Based in the Cambridgeshire village of Somersham, it has now become one of the first companies in the world to mass produce graphene-based devices. Two reactors, shaped like pizza ovens, now produce enough graphene to make 150,000 devices a day.

Paragraf uses them in two ways: first, to make sensors that measure magnetic fields. These can be used to detect malfunctioning batteries in electric bicycles and scooters, preventing fires.

The second type of sensor can differentiate between bacterial and viral infections, showing whether antibiotics would be an appropriate treatment. “We also think we could use our biosensors to detect whether someone has sepsis or not, within minutes,” Humphreys said.

Also important is the fact that graphene devices likely consume less power than current devices, he added.

“The silicon era is coming to an end.

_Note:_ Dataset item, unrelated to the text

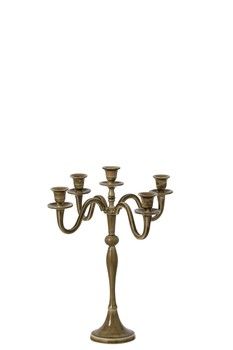 OLIVE CANDLEABRA FOR 5 DINNER CANDLES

We have reached the limit of the number of transistors we can fit on a single chip, while the energy they consume doubles every three years.

“And that means that if nothing happens, and we continue as we are, silicon devices will consume all the world’s electricity generation, which is a huge threat to our net zero aspirations.

“Graphene technology may have arrived later than we originally expected, but it has the potential to solve these problems and make a real difference to modern life.”

Graphene “has the potential to make a real difference to modern life”, says materials science professor Sir Colin Humphreys. Photography: AddMeshCube/Alamy

Publicized science that failed to make the grade

  • The nuclear energy “Our children will enjoy electric power in their homes that is too cheap to measure” – Lewis Strauss, then chairman of the United States Atomic Energy Commission in 1954.

  • The Sinclair C5 “This is the future of transportation”: Promotional material for the Sinclair C5 electric scooter/car in 1985. First year sales of 100,000 were predicted, but only 5,000 were sold. The project was abandoned.

  • Medical advances “It is time to close the book on infectious diseases and declare the war against pestilence won,” attributed to Dr. William H. Stewart, surgeon general of the United States between 1965 and 1969.